Best practices for robust database design
To ensure you get the most out of how foreign keys work, adhere to the following guidelines:
-
Align your keys with real business logic: Make sure primary and foreign keys actually represent real entities and the relationships between them, rather than relying on artificial or unstable identifiers.
-
Use clear, consistent names: Choose descriptive constraint names, like
fk_orders_user_idso your schema is easier to maintain, debug, and work on with others. -
Balance strictness and flexibility: Constraints should protect data quality, but your design should still allow for practical edge cases or validations handled in the application layer.
-
Avoid circular relationships: Structure your schema so foreign key dependencies don’t loop back on each other, as these make inserts, updates, and deletes unnecessarily complex.
-
Optimize performance: Index your foreign keys properly, and apply cascading actions carefully so you maintain integrity without slowing down your system.
Conclusion
As with any skill, mastering foreign keys comes through practice. I encourage you to experiment with schema modeling, testing cascading actions, and understanding how constraints behave in real-world scenarios. Over time, you’ll learn how to balance strict rules with the flexibility your applications need, creating databases that are both resilient and adaptable as requirements evolve.
Now that you understand how to use foreign keys in database design, I recommend you try our Associate Data Engineer in SQL career track to learn the fundamentals of data engineering and data warehousing. Finally, if you are looking to advance your database management skills for big data, I recommend taking our Introduction to Data Modeling in Snowflake course to learn more about dimensional modeling.
FAQs
What is the difference between a primary key and a foreign key?
A primary key uniquely identifies records in its own table, while a foreign key references a primary key in another table to establish a relationship.
Can a table have multiple foreign keys?
Yes, a table can have multiple foreign keys, each linking to different parent tables.
Must a table have unique foreign key columns?

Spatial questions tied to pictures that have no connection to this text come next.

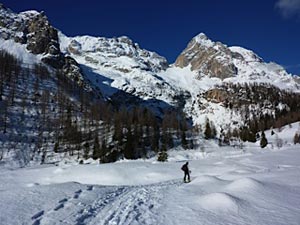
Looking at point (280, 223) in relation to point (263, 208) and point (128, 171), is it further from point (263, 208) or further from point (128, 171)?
point (128, 171)

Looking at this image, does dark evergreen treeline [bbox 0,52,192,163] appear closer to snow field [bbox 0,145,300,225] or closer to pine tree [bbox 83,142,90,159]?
pine tree [bbox 83,142,90,159]

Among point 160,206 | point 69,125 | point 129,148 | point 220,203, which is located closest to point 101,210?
point 160,206

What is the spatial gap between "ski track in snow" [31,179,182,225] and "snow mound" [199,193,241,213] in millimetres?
2824

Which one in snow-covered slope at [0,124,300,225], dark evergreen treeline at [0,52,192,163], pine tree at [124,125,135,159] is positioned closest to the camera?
snow-covered slope at [0,124,300,225]

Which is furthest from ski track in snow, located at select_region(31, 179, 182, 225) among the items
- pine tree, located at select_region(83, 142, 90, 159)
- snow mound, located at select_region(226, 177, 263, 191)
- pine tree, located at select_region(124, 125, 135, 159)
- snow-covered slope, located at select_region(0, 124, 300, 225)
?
pine tree, located at select_region(83, 142, 90, 159)

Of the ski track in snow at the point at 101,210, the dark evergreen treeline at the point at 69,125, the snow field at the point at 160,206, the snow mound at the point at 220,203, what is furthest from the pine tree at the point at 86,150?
the snow mound at the point at 220,203

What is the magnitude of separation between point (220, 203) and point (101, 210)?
21.4 ft

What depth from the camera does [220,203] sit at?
16.8m

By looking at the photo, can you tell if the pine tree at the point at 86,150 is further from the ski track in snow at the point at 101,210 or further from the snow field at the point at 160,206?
the ski track in snow at the point at 101,210

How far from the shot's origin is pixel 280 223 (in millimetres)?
14016

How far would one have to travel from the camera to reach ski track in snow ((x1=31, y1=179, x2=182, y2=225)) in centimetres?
1440

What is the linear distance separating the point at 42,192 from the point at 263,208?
13.7m

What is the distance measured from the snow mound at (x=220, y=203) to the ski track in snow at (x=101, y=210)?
9.27 ft

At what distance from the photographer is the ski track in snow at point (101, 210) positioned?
1440cm
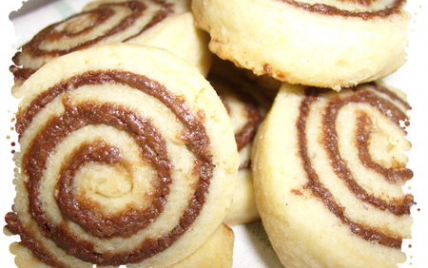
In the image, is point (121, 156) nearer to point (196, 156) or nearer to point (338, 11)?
point (196, 156)

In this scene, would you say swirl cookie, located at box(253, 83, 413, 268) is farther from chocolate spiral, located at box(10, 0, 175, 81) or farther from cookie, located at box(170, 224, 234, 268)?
chocolate spiral, located at box(10, 0, 175, 81)

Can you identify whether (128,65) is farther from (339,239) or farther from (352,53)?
(339,239)

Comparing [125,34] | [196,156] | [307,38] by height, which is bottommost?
[196,156]

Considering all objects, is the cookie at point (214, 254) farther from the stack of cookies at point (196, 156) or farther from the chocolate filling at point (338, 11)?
the chocolate filling at point (338, 11)

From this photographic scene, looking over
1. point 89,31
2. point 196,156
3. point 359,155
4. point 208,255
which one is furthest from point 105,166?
point 359,155

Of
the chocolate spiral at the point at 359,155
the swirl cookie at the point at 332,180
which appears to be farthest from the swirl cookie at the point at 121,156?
the chocolate spiral at the point at 359,155

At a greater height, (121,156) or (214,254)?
(121,156)

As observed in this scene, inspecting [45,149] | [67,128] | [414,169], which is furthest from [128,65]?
[414,169]
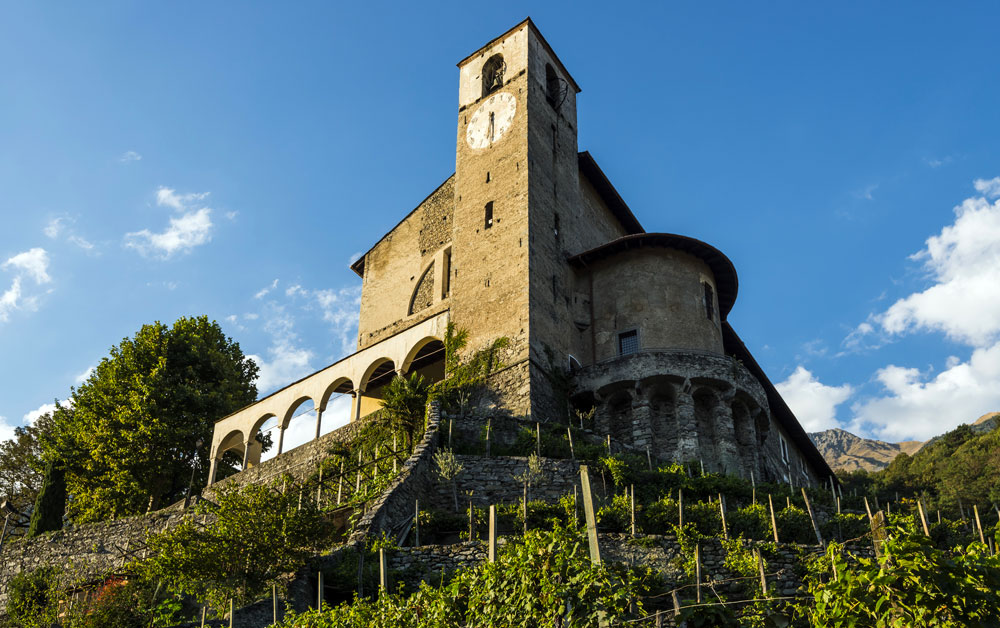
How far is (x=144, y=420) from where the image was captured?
3125 cm

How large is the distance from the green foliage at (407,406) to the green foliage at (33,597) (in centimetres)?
920

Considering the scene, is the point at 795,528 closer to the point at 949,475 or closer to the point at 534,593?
the point at 534,593

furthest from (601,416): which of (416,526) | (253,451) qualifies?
(253,451)

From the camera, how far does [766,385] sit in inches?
1332

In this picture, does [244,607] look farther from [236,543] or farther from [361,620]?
[361,620]

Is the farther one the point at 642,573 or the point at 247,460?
the point at 247,460

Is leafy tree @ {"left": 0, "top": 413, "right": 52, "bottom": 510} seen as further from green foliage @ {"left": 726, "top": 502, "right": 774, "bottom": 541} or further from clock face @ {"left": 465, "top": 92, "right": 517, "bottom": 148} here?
green foliage @ {"left": 726, "top": 502, "right": 774, "bottom": 541}

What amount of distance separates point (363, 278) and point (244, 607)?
914 inches

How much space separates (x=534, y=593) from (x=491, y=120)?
26667 millimetres

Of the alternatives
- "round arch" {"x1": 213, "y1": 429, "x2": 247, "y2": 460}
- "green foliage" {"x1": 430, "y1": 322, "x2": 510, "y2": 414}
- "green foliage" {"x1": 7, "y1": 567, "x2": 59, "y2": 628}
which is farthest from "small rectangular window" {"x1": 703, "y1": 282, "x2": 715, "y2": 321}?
"green foliage" {"x1": 7, "y1": 567, "x2": 59, "y2": 628}

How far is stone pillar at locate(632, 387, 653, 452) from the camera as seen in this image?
25.2 m

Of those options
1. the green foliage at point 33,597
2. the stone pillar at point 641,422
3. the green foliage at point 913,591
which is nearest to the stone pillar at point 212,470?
the green foliage at point 33,597

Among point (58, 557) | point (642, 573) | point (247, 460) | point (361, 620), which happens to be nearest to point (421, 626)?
point (361, 620)

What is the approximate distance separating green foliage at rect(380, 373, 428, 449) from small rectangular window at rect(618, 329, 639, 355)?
721 centimetres
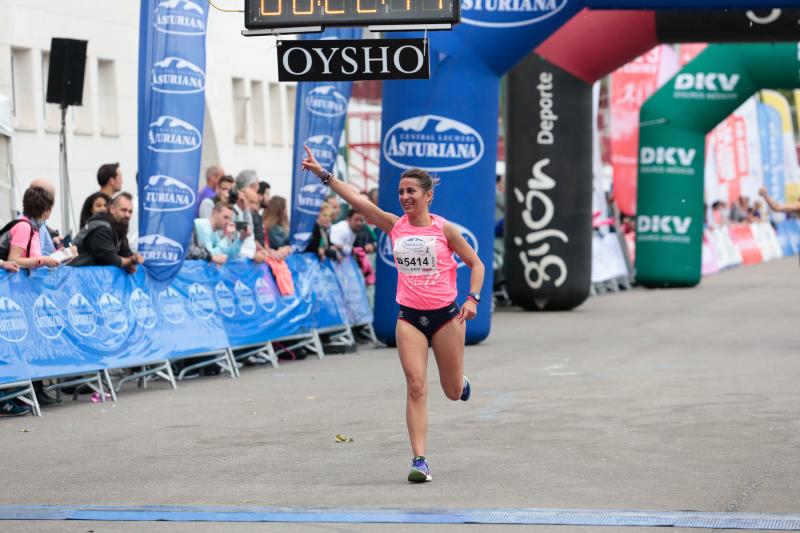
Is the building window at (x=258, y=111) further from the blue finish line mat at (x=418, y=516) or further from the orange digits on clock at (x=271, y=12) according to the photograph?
the blue finish line mat at (x=418, y=516)

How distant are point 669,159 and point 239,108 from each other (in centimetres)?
1188

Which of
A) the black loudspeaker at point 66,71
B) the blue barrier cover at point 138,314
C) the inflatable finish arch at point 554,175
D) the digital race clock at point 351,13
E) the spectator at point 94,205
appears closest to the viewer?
the digital race clock at point 351,13

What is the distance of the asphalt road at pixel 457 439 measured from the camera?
26.9 ft

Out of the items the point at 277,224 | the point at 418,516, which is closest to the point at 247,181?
the point at 277,224

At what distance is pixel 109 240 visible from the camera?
14.0 meters

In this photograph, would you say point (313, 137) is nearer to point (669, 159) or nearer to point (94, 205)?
point (94, 205)

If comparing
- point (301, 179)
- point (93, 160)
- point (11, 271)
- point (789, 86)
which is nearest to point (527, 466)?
point (11, 271)

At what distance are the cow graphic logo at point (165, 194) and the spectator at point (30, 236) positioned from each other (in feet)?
5.35

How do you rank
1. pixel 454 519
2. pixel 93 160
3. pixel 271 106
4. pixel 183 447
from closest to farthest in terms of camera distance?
pixel 454 519 < pixel 183 447 < pixel 93 160 < pixel 271 106

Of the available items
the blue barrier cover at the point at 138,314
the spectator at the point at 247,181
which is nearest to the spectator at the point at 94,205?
the blue barrier cover at the point at 138,314

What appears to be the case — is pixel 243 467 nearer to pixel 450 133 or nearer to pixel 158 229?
pixel 158 229

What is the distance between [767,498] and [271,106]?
32.3 metres

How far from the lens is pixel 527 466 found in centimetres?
918

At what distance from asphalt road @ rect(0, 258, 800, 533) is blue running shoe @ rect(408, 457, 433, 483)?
0.18 feet
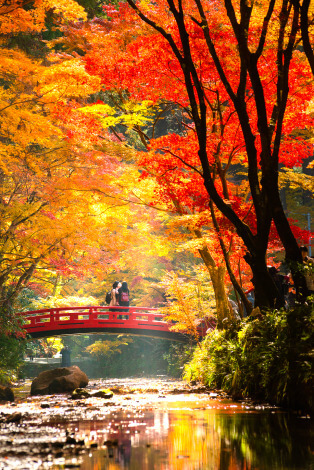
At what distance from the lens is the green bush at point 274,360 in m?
5.80

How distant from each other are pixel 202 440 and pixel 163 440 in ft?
1.05

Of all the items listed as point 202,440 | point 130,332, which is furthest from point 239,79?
point 130,332

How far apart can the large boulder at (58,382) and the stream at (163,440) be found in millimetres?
6886

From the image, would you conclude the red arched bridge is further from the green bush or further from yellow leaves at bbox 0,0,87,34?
yellow leaves at bbox 0,0,87,34

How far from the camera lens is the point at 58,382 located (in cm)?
1315

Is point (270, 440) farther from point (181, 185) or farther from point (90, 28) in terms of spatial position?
point (90, 28)

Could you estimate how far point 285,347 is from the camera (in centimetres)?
614

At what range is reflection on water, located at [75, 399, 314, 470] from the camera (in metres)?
3.23

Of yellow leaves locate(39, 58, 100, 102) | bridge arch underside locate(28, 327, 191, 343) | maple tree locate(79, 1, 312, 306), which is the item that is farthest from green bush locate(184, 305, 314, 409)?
bridge arch underside locate(28, 327, 191, 343)

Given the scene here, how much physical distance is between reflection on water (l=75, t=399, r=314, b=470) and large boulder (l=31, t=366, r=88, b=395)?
7.49 m

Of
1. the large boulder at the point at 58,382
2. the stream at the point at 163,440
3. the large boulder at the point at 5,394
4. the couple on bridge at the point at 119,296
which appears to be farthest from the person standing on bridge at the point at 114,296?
the stream at the point at 163,440

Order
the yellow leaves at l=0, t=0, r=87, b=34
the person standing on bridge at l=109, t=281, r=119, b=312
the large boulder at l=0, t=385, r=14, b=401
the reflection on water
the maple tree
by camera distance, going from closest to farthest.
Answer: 1. the reflection on water
2. the maple tree
3. the yellow leaves at l=0, t=0, r=87, b=34
4. the large boulder at l=0, t=385, r=14, b=401
5. the person standing on bridge at l=109, t=281, r=119, b=312

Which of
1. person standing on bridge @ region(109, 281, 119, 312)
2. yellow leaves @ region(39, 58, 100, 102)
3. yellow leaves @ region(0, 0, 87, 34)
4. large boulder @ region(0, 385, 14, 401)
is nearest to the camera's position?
yellow leaves @ region(0, 0, 87, 34)

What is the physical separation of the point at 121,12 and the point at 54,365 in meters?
22.6
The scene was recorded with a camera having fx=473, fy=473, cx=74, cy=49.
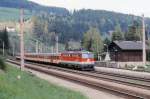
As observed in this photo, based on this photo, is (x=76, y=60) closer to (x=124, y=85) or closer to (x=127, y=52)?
(x=127, y=52)

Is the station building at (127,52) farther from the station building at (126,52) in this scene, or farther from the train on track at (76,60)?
the train on track at (76,60)

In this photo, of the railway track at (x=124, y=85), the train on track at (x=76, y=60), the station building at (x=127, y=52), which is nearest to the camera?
the railway track at (x=124, y=85)

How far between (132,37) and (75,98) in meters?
124

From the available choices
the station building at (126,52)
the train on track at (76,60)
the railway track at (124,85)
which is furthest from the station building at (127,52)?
the railway track at (124,85)

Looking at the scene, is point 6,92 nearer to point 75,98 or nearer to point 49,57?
point 75,98

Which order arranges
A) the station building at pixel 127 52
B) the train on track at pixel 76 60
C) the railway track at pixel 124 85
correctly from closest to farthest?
the railway track at pixel 124 85
the train on track at pixel 76 60
the station building at pixel 127 52

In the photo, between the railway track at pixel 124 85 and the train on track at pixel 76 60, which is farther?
the train on track at pixel 76 60

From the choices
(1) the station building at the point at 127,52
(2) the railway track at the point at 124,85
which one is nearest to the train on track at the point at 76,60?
(1) the station building at the point at 127,52

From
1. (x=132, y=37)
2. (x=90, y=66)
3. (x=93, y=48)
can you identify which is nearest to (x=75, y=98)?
(x=90, y=66)

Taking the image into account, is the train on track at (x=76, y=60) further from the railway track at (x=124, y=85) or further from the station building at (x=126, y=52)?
the railway track at (x=124, y=85)

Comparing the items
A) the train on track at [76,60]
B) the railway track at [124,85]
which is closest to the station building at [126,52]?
the train on track at [76,60]

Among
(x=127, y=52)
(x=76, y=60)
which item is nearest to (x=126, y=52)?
(x=127, y=52)

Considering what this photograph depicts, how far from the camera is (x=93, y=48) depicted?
139 m

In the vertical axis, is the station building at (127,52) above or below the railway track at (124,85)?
above
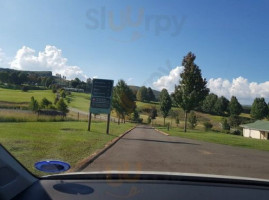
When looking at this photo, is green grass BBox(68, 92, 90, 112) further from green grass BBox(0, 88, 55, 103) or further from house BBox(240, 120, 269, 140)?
house BBox(240, 120, 269, 140)

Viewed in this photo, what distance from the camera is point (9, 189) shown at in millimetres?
1911

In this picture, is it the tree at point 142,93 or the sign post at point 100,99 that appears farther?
the tree at point 142,93

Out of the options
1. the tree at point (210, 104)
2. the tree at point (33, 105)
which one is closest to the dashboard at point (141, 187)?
the tree at point (33, 105)

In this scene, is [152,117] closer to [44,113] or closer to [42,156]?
[44,113]

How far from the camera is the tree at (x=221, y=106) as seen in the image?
9219cm

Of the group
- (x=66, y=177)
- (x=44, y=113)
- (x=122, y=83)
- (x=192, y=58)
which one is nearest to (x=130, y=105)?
(x=122, y=83)

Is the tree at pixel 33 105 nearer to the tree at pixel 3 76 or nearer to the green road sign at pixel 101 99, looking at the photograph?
the green road sign at pixel 101 99

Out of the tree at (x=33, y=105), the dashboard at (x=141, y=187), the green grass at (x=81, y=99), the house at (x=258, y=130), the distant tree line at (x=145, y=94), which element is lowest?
the house at (x=258, y=130)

No, foreign key columns can contain duplicate values but must reference valid rows in the parent table.
What happens if you delete a record referenced by a foreign key?
Depending on constraints, the database may restrict deletion, cascade delete related rows, or set foreign key values to NULL.
Are foreign keys mandatory in relational databases?
While not mandatory, foreign keys are essential for enforcing relational integrity and reliable database design.